-- Your task --
From the first line to the last, retype everything below exactly, minus the pictures.

=== Data block ===

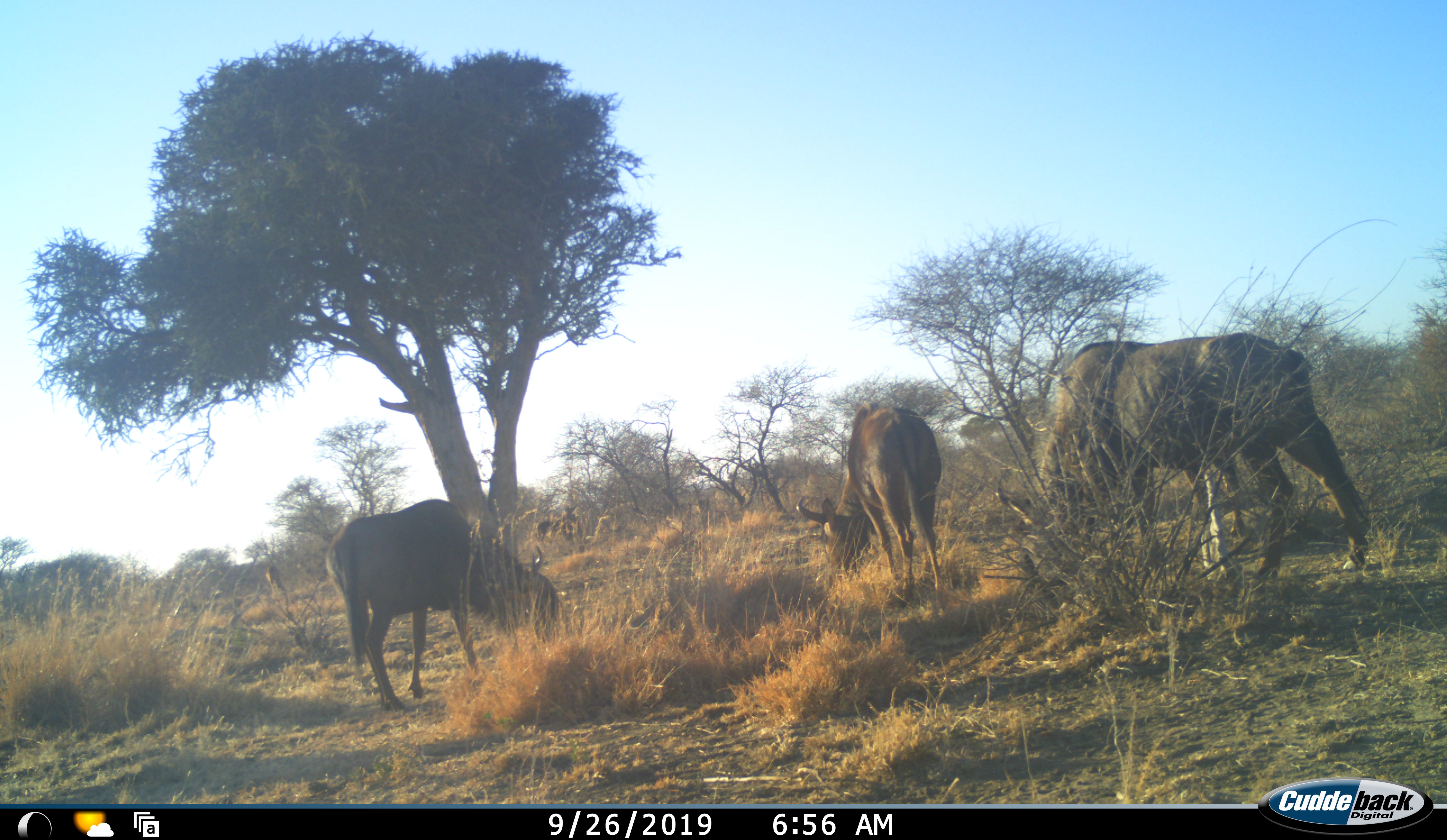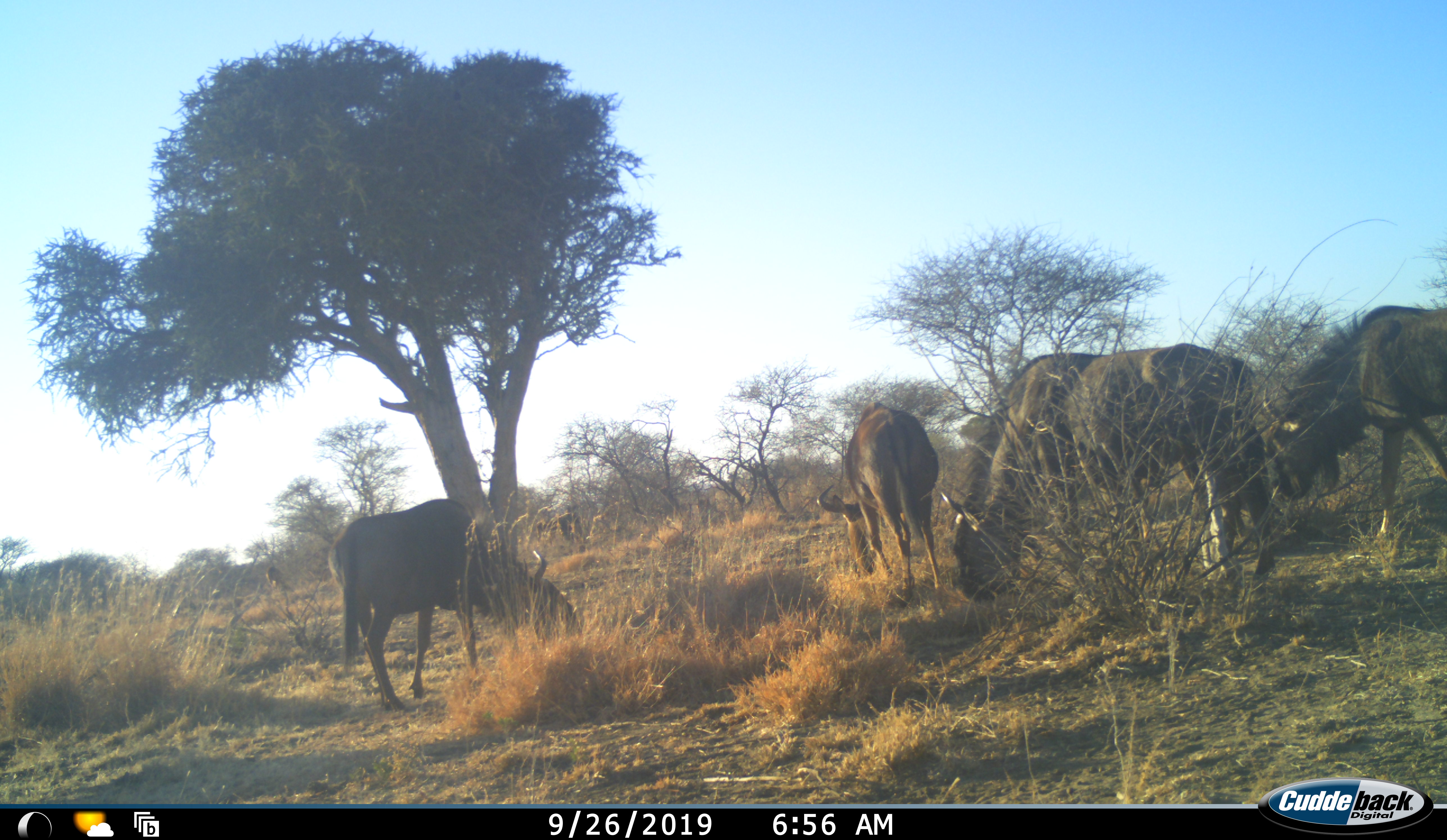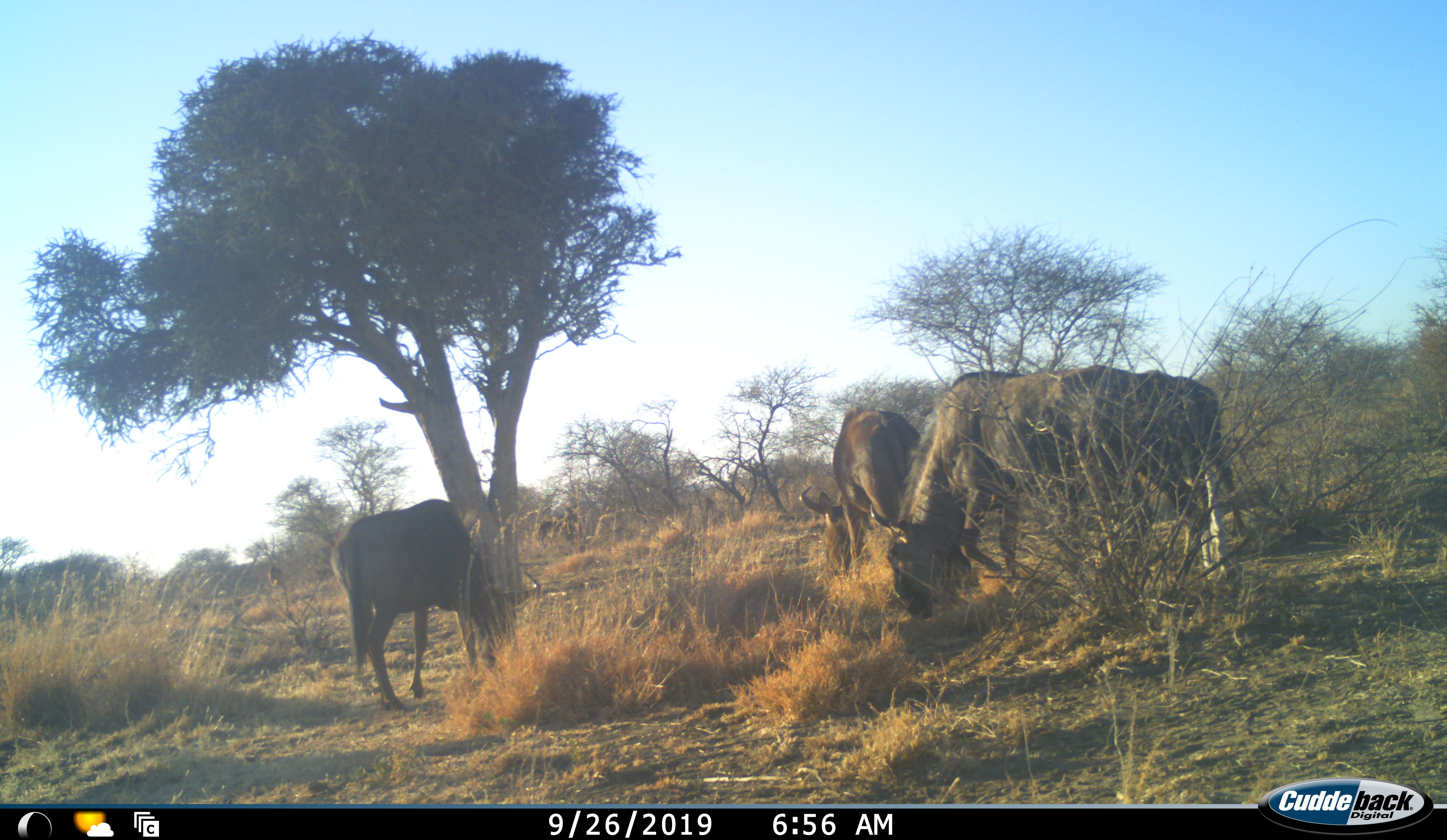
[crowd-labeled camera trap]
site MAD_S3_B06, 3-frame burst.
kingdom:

===

-- Solution to this problem --
[crowd-labeled camera trap]
site MAD_S3_B06, 3-frame burst.
kingdom:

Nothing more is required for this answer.